Task item –
Decide whether each statement agrees with the text on the top ten U.S. health care cities, answering yes or no and quoting the exact words of the text that settle it. 1. This was the first ranking of its kind. 2. A CBSA is built around an urban center of at least 50,000 people. 3. The Hospital Strength INDEX draws on data that is not available to the public.

Given text –

+===+

Top Ten Health Care Cities in U.S. Named by iVantage

The first-ever ranking of the best health care cities in the United States has been released by the advisory and business analytic services company iVantage Health Analytics, Inc.  The ranking was determined by use of their Hospital Strength INDEX™, a comprehensive rating system. According to iVantage: Washington, D.C.; Boston; Minneapolis; Portland, Oregon; Chicago; Charlotte; Philadelphia; Atlanta; New York; and St. Louis core-based statistical areas (CBSAs) were the top 10 cities, based upon hospital and market performance for populations. A CBSA is a U.S. geographic area defined by the Office of Management and Budget based around an urban center of at least 10,000 people and adjacent areas that are socioeconomically tied to the urban center.

Hospital Strength INDEX

iVantage claims that its Hospital Strength INDEX is the industry’s most comprehensive ratings system. The system uses publically available data to measure more than 4,299 acute care hospital markets, including 1,300 critical access hospitals. The system measures each hospital’s competitive strength, competitive intensity, market size and growth, population risk, cost, charge, quality, outcomes, patient perspectives, and financial stability, with their combined score determining their overall INDEX.

+===+

Listed records –

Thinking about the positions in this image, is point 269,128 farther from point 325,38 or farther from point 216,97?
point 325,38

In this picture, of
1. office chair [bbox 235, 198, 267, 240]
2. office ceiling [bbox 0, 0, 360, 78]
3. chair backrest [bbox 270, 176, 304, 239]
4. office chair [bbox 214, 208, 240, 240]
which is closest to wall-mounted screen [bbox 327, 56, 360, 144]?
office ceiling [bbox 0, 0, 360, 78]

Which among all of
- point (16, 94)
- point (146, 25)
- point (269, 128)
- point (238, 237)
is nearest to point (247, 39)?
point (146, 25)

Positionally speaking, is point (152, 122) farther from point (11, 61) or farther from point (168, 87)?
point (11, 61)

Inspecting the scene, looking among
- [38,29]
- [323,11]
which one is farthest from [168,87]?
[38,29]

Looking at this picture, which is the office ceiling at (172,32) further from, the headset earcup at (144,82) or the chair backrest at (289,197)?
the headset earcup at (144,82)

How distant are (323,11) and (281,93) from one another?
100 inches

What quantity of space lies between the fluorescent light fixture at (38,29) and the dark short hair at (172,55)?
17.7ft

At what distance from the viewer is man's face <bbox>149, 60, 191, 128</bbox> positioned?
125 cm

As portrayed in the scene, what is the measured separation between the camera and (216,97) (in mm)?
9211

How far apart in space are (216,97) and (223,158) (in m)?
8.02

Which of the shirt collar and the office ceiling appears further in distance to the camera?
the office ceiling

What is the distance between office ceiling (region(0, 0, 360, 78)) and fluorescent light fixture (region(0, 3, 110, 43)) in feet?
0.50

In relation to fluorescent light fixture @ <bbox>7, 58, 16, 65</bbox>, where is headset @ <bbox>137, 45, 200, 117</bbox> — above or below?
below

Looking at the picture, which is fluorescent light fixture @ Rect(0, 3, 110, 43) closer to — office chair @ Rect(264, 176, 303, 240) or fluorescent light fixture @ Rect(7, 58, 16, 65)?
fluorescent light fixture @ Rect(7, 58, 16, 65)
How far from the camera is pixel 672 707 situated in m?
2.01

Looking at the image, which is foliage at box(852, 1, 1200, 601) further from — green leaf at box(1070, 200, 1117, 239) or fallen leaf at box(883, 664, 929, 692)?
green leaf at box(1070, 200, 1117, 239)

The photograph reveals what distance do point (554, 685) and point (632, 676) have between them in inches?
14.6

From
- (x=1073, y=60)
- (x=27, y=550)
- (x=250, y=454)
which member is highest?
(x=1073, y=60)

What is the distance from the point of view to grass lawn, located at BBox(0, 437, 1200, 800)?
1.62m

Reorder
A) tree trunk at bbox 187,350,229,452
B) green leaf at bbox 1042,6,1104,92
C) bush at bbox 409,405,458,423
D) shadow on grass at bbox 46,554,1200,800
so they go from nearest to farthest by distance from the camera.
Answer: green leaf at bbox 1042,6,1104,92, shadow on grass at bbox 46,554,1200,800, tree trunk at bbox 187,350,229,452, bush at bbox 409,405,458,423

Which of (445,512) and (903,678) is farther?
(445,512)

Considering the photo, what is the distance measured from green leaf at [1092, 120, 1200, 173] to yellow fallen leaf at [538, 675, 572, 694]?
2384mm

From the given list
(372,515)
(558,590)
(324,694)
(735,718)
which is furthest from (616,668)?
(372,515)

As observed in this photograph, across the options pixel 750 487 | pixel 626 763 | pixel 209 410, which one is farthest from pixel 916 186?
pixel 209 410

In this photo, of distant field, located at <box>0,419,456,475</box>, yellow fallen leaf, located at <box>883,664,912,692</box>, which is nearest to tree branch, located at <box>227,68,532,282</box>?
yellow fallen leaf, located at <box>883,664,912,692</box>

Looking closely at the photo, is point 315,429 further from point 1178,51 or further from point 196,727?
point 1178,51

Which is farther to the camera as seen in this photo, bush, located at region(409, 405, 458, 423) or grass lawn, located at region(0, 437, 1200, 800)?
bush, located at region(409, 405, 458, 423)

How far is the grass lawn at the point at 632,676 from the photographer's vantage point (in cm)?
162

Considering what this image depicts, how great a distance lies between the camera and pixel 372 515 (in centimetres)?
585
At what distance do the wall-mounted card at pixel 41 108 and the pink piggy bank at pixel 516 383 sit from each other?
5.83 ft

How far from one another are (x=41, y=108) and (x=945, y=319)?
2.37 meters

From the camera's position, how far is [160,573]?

+===+

Written answer –
1. Yes: "The first-ever ranking of the best health care cities in the United States has been released"
2. No: "based around an urban center of at least 10,000 people"
3. No: "The system uses publically available data"